**ASSIGNMENT**.
Exact copies of all the lines below are required.

**AVAILABLE RECORDS**.
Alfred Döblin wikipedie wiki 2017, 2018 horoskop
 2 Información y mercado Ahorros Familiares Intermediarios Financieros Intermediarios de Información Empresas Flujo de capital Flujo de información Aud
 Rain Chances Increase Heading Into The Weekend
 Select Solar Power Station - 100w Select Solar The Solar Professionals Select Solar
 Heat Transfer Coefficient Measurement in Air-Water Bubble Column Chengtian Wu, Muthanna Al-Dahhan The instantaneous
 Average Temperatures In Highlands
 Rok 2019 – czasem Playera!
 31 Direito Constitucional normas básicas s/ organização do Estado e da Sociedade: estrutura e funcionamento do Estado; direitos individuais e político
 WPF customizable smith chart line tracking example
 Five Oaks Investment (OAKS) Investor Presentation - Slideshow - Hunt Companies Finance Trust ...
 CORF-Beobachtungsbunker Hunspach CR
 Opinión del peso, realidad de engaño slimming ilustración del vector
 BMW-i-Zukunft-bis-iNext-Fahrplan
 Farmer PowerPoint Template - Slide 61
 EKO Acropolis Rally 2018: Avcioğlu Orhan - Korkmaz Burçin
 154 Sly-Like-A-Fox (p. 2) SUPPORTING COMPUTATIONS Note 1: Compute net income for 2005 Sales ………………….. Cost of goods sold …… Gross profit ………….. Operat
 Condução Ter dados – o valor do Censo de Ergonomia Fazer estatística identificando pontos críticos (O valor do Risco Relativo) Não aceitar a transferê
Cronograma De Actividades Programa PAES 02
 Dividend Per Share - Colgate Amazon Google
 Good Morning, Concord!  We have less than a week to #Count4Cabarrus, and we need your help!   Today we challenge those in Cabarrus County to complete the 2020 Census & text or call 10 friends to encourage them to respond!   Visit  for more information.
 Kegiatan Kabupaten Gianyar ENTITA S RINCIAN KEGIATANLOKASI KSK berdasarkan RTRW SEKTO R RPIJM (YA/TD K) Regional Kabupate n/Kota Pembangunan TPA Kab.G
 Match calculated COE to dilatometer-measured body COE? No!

**ANSWER SECTION**.
Alfred Döblin wikipedie wiki 2017, 2018 horoskop
 2 Información y mercado Ahorros Familiares Intermediarios Financieros Intermediarios de Información Empresas Flujo de capital Flujo de información Aud
 Rain Chances Increase Heading Into The Weekend
 Select Solar Power Station - 100w Select Solar The Solar Professionals Select Solar
 Heat Transfer Coefficient Measurement in Air-Water Bubble Column Chengtian Wu, Muthanna Al-Dahhan The instantaneous
 Average Temperatures In Highlands
 Rok 2019 – czasem Playera!
 31 Direito Constitucional normas básicas s/ organização do Estado e da Sociedade: estrutura e funcionamento do Estado; direitos individuais e político
 WPF customizable smith chart line tracking example
 Five Oaks Investment (OAKS) Investor Presentation - Slideshow - Hunt Companies Finance Trust ...
 CORF-Beobachtungsbunker Hunspach CR
 Opinión del peso, realidad de engaño slimming ilustración del vector
 BMW-i-Zukunft-bis-iNext-Fahrplan
 Farmer PowerPoint Template - Slide 61
 EKO Acropolis Rally 2018: Avcioğlu Orhan - Korkmaz Burçin
 154 Sly-Like-A-Fox (p. 2) SUPPORTING COMPUTATIONS Note 1: Compute net income for 2005 Sales ………………….. Cost of goods sold …… Gross profit ………….. Operat
 Condução Ter dados – o valor do Censo de Ergonomia Fazer estatística identificando pontos críticos (O valor do Risco Relativo) Não aceitar a transferê
Cronograma De Actividades Programa PAES 02
 Dividend Per Share - Colgate Amazon Google
 Good Morning, Concord!  We have less than a week to #Count4Cabarrus, and we need your help!   Today we challenge those in Cabarrus County to complete the 2020 Census & text or call 10 friends to encourage them to respond!   Visit  for more information.
 Kegiatan Kabupaten Gianyar ENTITA S RINCIAN KEGIATANLOKASI KSK berdasarkan RTRW SEKTO R RPIJM (YA/TD K) Regional Kabupate n/Kota Pembangunan TPA Kab.G
 Match calculated COE to dilatometer-measured body COE? No!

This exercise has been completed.